Only the lines from the one containing "At what depth is" through the final line of the material below should be output, exactly as they stand.

===============

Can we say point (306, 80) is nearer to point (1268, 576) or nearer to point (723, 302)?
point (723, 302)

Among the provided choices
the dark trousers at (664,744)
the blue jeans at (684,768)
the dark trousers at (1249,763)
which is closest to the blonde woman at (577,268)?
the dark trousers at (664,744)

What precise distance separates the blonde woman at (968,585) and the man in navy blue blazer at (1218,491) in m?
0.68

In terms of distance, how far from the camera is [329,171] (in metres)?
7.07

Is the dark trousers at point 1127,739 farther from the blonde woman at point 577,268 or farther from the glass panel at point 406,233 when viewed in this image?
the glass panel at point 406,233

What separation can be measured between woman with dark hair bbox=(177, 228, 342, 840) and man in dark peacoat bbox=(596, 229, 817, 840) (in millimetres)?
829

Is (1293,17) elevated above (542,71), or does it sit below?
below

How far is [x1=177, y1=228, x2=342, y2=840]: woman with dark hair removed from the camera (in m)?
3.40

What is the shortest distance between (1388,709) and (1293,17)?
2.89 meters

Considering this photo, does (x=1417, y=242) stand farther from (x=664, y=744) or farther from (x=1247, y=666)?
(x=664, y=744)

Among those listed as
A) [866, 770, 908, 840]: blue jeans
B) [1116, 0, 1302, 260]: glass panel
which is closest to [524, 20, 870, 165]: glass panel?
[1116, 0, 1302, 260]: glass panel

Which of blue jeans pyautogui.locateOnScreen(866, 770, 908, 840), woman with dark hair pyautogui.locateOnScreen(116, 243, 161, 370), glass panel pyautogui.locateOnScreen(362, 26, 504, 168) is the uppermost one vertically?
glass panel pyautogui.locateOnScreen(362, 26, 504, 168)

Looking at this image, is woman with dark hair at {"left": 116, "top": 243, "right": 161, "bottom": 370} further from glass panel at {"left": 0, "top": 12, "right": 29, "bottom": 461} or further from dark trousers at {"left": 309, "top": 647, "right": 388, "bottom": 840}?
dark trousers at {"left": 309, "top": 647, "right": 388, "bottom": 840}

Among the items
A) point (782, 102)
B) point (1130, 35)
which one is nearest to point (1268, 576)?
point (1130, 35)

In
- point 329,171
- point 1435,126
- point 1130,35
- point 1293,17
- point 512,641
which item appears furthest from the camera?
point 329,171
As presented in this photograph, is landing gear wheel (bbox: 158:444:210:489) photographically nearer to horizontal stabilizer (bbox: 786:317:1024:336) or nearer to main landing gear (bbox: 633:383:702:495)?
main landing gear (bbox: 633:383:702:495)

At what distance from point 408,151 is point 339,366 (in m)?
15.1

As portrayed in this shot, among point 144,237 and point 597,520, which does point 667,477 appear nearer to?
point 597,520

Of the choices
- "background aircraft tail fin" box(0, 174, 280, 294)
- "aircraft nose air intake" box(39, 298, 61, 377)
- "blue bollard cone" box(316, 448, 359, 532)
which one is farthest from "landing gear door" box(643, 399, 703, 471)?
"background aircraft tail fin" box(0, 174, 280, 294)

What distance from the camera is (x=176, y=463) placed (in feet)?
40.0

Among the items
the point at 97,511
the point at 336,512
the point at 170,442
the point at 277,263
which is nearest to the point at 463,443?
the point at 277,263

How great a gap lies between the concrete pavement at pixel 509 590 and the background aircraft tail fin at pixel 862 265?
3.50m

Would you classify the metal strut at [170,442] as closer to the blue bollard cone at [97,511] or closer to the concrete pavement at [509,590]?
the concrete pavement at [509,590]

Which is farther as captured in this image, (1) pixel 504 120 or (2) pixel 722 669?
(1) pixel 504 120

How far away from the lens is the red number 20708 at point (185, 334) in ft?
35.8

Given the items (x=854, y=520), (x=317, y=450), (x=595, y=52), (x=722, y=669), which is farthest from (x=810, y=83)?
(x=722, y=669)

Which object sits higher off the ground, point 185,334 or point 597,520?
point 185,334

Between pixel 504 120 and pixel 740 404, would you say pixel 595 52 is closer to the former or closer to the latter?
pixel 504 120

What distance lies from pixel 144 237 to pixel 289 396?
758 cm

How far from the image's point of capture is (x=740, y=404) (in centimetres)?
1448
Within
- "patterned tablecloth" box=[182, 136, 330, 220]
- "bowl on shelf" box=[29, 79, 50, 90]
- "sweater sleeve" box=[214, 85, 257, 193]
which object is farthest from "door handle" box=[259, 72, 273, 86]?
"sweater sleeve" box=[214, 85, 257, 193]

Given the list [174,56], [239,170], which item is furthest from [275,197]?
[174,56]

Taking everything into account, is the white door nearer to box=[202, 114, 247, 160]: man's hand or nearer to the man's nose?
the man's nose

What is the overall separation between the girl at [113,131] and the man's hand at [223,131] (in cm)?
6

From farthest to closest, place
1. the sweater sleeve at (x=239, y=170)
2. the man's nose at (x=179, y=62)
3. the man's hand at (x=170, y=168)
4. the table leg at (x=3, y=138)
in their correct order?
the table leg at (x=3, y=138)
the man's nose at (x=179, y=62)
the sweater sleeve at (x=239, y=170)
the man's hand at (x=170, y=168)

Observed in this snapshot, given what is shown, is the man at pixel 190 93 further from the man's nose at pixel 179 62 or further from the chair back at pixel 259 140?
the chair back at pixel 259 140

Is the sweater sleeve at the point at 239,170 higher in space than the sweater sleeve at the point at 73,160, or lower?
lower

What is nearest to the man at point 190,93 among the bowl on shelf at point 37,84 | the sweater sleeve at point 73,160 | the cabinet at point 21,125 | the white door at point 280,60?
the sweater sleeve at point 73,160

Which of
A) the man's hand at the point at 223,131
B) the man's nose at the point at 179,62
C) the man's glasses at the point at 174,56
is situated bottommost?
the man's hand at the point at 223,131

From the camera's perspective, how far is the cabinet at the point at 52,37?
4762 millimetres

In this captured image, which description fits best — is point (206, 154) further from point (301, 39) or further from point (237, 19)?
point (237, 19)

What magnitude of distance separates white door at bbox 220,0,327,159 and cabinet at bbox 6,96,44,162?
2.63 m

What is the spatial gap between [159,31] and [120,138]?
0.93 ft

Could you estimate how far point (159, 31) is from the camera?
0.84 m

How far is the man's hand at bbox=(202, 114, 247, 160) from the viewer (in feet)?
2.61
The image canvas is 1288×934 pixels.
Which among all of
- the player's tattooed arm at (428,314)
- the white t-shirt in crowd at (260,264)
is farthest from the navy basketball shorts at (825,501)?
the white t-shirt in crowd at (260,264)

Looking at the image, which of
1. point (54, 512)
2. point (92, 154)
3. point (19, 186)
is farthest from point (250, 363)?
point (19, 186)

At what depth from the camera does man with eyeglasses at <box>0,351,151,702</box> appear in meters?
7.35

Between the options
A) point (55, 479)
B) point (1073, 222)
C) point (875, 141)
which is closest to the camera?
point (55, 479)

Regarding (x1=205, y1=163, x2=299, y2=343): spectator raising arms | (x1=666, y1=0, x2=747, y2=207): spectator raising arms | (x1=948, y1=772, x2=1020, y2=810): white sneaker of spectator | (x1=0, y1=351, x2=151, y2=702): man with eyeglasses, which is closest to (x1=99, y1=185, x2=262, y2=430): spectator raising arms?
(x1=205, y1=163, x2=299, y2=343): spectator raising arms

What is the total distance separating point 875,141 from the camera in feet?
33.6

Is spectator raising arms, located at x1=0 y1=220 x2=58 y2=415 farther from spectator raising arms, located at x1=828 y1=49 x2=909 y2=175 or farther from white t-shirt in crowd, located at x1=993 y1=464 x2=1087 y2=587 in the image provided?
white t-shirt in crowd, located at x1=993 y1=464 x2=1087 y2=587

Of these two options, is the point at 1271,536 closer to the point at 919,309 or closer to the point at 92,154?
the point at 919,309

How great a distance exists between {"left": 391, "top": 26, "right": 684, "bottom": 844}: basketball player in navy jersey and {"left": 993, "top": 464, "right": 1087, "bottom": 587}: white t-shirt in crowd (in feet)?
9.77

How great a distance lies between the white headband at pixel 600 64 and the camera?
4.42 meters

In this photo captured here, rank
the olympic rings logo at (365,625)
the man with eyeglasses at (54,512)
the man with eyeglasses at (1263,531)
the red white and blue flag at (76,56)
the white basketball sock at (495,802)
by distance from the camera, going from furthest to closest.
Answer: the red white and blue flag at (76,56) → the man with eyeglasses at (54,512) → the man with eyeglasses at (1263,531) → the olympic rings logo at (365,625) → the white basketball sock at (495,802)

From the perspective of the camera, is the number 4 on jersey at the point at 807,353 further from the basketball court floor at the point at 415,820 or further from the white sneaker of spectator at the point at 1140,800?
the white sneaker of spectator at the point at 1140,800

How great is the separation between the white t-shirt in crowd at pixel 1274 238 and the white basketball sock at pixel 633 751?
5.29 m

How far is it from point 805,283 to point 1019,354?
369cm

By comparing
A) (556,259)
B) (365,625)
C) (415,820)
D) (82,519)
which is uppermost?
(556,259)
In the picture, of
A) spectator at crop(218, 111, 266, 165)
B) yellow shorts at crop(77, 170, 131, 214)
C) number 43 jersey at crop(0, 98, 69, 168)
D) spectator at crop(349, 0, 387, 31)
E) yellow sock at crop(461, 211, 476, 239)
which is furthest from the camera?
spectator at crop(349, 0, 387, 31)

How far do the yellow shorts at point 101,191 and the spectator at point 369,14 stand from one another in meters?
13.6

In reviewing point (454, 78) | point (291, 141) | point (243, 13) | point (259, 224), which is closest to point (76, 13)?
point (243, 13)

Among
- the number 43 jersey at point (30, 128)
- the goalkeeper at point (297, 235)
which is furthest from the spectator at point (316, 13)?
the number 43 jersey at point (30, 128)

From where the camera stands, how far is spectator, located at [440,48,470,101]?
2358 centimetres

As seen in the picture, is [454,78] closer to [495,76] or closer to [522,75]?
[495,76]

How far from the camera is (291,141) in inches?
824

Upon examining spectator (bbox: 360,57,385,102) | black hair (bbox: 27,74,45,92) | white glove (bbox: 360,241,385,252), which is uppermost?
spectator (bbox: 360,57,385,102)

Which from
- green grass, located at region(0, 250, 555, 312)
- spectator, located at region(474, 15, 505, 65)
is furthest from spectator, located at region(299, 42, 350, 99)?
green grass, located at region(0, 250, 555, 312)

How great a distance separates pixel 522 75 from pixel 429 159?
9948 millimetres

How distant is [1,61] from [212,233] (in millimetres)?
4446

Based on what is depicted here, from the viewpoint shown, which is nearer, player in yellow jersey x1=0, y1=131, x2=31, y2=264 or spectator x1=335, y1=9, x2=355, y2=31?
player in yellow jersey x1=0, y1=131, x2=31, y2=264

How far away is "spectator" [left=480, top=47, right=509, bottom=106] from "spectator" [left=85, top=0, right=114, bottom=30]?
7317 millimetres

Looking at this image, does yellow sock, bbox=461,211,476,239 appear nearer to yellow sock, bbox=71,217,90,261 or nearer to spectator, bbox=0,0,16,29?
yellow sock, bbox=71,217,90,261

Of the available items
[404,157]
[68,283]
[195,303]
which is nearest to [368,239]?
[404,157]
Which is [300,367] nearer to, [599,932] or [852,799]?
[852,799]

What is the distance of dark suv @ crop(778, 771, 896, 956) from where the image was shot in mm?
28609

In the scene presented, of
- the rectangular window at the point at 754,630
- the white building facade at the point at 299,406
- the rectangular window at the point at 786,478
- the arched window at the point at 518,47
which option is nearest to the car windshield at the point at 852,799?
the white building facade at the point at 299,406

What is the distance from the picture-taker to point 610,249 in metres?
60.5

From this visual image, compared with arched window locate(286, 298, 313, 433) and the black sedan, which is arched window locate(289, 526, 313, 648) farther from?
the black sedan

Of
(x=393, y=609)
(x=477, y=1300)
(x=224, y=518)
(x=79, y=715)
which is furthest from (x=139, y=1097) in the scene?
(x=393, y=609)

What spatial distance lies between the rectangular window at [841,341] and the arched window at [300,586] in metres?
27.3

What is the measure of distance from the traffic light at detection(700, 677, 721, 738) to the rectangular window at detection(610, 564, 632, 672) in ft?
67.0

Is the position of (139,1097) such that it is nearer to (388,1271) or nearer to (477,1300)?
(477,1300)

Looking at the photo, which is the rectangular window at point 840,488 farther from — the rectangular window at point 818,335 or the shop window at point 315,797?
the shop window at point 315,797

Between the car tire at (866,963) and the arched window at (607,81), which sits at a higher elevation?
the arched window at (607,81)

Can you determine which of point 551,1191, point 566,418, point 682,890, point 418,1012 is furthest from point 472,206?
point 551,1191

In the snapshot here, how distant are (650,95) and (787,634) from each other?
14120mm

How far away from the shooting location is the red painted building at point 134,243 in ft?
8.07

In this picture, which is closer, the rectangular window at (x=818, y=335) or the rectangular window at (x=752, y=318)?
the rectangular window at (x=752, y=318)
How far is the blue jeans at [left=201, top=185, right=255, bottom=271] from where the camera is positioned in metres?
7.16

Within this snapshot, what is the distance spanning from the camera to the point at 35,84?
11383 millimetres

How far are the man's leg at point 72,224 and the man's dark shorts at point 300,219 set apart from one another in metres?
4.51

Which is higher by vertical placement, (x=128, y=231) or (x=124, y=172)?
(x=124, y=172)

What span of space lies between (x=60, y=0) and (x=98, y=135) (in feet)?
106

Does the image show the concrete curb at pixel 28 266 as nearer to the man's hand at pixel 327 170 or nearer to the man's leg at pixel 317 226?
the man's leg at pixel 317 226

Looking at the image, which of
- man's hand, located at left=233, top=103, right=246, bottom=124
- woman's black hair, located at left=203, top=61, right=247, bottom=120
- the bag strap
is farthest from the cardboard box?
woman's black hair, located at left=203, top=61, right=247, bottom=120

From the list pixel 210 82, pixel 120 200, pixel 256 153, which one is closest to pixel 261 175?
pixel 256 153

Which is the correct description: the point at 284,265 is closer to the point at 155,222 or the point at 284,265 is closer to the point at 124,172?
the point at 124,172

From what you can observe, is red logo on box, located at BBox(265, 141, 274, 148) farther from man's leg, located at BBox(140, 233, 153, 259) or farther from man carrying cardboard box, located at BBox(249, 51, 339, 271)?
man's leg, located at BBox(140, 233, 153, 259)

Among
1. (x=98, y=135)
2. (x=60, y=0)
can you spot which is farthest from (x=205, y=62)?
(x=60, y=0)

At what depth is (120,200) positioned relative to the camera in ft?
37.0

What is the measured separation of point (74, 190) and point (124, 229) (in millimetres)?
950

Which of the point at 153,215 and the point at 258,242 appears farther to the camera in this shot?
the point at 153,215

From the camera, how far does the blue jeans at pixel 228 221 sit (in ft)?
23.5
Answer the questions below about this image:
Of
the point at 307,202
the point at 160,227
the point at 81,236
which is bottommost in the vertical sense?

===============

FULL OUTPUT:
At what depth is (120,200) positioned relative to the camera in ft?
37.0

What is the measured separation of point (74, 190) and point (124, 229) (in millimetres)?
950

Which of the point at 153,215 and the point at 258,242 appears farther to the camera in this shot?
the point at 153,215

From the camera, how far does the blue jeans at pixel 228 221 sit (in ft)?
23.5
Answer the questions below about this image:
Of
the point at 307,202
the point at 160,227
the point at 81,236
which is bottommost in the vertical sense?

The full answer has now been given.